3. A partner analytics consumer fell behind. The Pub/Sub topic backed up; the analytics dashboards lagged real-time by ~10 minutes during peak. No vote impact; the analytics team accepted the lag and added consumers for next season.

The off-season

Between seasons, the platform ran at idle. Cloud Run scaled to zero; Spanner stayed warm with minimal nodes; the KMS keys stayed in place.

Annual cost out-of-season was trivial. Annual cost during the broadcast windows was the bulk of the bill. The shape matched the business; we didn’t pay for a permanent infrastructure when the load was a six-week window per year.

What transfers

Three lessons from running a live-event workload:

1. Cold-to-hot scale speed beats sustained capacity for short-window high-throughput workloads. Cloud Run was the right shape; GKE wasn’t.

2. Move integrity-critical operations into managed services you can’t bypass. KMS signing made vote forgery impossible for us, not just impolite. The auditor could verify independently. That’s the strongest integrity story.
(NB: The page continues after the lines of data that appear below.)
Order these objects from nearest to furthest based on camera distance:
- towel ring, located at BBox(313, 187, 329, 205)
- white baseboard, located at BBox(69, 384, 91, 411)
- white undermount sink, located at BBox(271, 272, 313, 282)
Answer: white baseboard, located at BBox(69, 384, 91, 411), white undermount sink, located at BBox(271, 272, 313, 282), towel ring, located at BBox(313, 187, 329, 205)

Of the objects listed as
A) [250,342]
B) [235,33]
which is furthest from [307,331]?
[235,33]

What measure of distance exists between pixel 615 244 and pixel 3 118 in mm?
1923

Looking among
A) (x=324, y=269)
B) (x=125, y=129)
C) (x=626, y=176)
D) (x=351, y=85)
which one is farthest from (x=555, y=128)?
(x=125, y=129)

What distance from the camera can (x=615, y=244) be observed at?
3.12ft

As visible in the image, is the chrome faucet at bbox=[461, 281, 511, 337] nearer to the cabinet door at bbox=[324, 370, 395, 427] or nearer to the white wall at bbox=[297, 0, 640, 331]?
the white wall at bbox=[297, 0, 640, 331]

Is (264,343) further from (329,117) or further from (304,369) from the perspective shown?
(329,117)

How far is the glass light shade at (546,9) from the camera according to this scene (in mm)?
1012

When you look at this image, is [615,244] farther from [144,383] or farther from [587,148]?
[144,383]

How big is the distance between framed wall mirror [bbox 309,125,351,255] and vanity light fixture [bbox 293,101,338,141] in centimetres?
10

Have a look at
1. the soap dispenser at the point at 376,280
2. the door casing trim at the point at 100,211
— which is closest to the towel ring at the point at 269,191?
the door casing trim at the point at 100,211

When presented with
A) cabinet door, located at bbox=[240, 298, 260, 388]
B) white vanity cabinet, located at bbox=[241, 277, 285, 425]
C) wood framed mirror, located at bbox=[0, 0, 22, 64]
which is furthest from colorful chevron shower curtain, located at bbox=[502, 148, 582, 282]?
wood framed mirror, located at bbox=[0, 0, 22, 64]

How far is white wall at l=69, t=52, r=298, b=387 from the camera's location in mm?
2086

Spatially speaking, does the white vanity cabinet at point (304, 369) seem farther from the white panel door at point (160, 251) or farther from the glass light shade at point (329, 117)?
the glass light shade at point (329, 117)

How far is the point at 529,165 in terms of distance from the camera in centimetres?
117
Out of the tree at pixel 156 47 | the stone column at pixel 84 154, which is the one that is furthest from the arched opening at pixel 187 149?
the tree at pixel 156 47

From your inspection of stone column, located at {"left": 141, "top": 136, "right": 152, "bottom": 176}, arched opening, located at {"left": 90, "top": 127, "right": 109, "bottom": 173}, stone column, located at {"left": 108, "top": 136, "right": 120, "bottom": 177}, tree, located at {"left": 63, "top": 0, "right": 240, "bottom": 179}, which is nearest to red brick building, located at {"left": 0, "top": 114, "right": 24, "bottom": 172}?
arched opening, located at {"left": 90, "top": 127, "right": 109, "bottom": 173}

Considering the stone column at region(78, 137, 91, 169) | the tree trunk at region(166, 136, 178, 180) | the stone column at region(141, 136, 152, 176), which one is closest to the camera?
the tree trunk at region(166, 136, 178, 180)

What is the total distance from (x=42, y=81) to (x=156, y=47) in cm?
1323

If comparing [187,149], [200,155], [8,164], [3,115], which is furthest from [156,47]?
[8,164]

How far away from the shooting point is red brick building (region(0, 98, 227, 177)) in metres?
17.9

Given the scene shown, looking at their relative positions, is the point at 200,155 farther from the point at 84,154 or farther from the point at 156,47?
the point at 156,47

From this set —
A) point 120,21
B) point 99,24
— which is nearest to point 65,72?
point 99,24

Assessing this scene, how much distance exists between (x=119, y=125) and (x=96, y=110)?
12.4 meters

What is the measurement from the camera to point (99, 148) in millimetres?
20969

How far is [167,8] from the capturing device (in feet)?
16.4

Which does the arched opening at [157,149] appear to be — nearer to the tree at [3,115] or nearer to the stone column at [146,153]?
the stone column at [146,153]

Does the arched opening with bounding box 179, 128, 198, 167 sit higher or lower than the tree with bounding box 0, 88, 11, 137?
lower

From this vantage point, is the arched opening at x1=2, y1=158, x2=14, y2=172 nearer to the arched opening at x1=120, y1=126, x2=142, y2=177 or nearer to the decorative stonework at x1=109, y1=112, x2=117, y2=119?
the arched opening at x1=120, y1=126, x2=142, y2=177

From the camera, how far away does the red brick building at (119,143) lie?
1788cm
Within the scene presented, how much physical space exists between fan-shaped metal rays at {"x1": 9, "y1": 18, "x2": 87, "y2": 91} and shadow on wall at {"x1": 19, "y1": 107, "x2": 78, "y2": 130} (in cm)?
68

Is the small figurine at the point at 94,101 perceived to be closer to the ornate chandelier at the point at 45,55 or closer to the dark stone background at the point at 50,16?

3. Run continuous security monitoring with a small dedicated team during the window. SCC’s findings during steady-state are noisy; during a high-stakes window, the signal-to-noise shifts and the findings matter.

The Brownlow platform was the most-watched piece of software I’ve shipped. The architecture wasn’t novel; the discipline around integrity and scale was the differentiator.